I didn’t say anything. There was no radio. I sweat and choked back vomit until my body gave into my whims and took off running.
“Ana? Can I come in?” Michael had been yelling for some time, but I was finally well enough to hear it.
“Just wait outside, please.” I rested my head on the brim of the toilet seat, soaking in the cool of the 70s porcelain.
“What’s happening? Are you pregnant?”
I didn’t think I was pregnant. “No.”
Michael shifted behind the door.
There was a weighty silence. A silence which held all the potential in the world. The potential to resolve my sickness. To deepen it. To ruin my relationship. To mend it.
“The plane is back.” I finally said. “The plane is back and I’m afraid that this time it’s coming for you.”
I heard him slump against the door. “You should call the psychiatrist.

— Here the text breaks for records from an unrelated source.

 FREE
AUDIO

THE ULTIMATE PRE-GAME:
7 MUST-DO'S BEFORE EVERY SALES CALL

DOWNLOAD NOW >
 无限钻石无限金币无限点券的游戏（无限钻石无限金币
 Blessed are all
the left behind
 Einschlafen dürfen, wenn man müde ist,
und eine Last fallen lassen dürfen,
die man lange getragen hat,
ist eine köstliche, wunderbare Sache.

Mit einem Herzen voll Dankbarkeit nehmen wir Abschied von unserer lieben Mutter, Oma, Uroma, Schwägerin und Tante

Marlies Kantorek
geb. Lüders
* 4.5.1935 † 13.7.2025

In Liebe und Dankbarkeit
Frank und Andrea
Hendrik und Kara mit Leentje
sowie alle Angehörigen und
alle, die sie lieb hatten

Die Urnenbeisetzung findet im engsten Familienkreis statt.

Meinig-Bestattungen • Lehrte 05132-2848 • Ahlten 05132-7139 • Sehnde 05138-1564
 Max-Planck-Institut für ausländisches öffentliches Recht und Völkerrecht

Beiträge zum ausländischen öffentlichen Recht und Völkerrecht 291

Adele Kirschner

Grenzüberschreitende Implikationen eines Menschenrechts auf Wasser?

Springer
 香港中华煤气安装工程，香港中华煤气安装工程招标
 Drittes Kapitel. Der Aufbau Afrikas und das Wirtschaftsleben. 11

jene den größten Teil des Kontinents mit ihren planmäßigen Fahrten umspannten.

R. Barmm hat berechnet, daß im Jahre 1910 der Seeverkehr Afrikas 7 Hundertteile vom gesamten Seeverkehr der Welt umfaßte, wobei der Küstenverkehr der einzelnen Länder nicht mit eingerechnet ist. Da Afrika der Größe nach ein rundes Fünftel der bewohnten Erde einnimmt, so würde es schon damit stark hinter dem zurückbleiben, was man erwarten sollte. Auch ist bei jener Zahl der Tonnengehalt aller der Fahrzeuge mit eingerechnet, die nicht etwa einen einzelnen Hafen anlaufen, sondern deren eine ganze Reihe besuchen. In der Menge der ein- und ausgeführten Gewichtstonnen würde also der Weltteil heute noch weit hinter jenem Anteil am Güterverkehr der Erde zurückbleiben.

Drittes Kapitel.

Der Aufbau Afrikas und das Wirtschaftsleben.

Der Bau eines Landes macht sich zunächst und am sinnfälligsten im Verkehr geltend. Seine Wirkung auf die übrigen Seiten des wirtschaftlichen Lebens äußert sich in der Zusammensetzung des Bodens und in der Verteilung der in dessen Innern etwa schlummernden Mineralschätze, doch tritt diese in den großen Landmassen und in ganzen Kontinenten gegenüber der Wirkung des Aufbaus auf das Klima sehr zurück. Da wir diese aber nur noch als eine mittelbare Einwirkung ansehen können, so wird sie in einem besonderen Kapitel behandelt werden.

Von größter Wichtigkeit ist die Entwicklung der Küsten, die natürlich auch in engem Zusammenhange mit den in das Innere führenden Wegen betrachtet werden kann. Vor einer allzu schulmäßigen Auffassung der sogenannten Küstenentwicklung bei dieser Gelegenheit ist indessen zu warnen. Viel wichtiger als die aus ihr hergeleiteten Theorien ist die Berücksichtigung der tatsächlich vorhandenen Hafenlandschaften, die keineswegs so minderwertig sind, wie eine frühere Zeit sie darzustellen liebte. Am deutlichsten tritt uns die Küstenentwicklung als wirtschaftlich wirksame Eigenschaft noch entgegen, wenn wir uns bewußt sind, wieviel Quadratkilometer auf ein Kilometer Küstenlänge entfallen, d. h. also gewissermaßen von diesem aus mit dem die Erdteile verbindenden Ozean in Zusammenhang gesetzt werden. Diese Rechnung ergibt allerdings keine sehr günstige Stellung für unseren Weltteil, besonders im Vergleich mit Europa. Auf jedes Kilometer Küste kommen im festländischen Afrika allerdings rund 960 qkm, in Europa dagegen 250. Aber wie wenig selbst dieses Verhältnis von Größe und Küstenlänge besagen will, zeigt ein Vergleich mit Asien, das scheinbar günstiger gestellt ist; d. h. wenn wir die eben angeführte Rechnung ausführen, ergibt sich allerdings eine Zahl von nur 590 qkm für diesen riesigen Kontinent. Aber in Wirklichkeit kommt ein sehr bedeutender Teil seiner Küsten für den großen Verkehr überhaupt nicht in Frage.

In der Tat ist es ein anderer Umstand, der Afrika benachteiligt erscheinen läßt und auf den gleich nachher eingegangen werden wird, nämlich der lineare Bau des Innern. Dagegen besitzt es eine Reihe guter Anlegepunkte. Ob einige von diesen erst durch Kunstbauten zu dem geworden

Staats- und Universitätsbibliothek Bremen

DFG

What’s her name? Doctor Jamie? Jessie?”
“Jessica.” I sighed. The tile squirmed beneath me. I wanted to run again.
“It’s not that I don’t believe you…” he reassured.
I put my back against the bath and stared into the void of our white walls. I remembered moving in, the house before its maintenance was a chore to me. The visceral joy of returning to my childhood home- of feeling ready to return to my childhood home. The simple defiance of painting that very bathroom wall.
“The plane is going to crash tonight. It’s going to crash and something bad is going to happen. I can’t stop it.” I said, like a chant.
“You can get help.” My husband told me, cracking open the door. He met my bloodshot eyes. I must’ve finally looked deluded enough.
“It’s not like that.” I replied.
He nodded. “I have to work early. You know. Promise you’re alright?”
“I’m fine.” I lied.
He left the room, went to bed. I had a shower and waited for the inevitable.
“Ana?”
I shot awake. I’d fallen asleep in the bathroom, too afraid of my husband’s judgment to crawl into bed. I was on my back in the bath.
“Ana?”
The voice was coming from the shower head, like falling rain. There was a light coming from it, illuminating the small bathroom as if there were an Angel hovering in front of me. The bathtub rocked. A storm crackled around me, like the bathroom had been lifted up into the sky. I swallowed.
“It hasn’t changed. You haven’t changed. The storm hasn’t changed.” I replied. I could hear a distant noise crescendo on the other line and immediately knew what it was. Screaming. Tens of passengers, maybe hundreds. I couldn’t make out individual voices- they operated like one singular entity. Writhing. Just like I remembered.
“Ana, we’ve got some serious turbulence. I’m not sure if you’re hearing this.” The voice was warped, but I knew the pilot. I couldn’t forget him.
“I can’t help you!” I cried, standing, reaching towards the shower head as if it were a portal to him.
“Ana!”
I flinched before I heard it- an explosion on the other end. A woman shrieked, followed by the muffled sound of running, shuffling.
“Listen: you’re going to die tonight. You’ve died before and you’ll die again. There’s nothing I can do. It was never my responsibility.” I muttered, face so close to the shower head that I was blinded, blinking away harsh yellow light.
There was no reply. The man’s breathing was heavy.
I sat back down, felt my ribs tighten, my body crumbled from the perceived impact. There came a horrible sound from the shower, a crunching, as if the plane and everything within were outstandingly fragile. As if it meant nothing to break. I didn’t hear people’s voices anymore. They trailed off, somewhere imperceptible in the distance. There was nothing. No breathing. Only the low crackling of fire and the creaking of a defunct machine. I exhaled, pale and shaking on the floor of the shower. I cleaned myself off and stood to go to bed.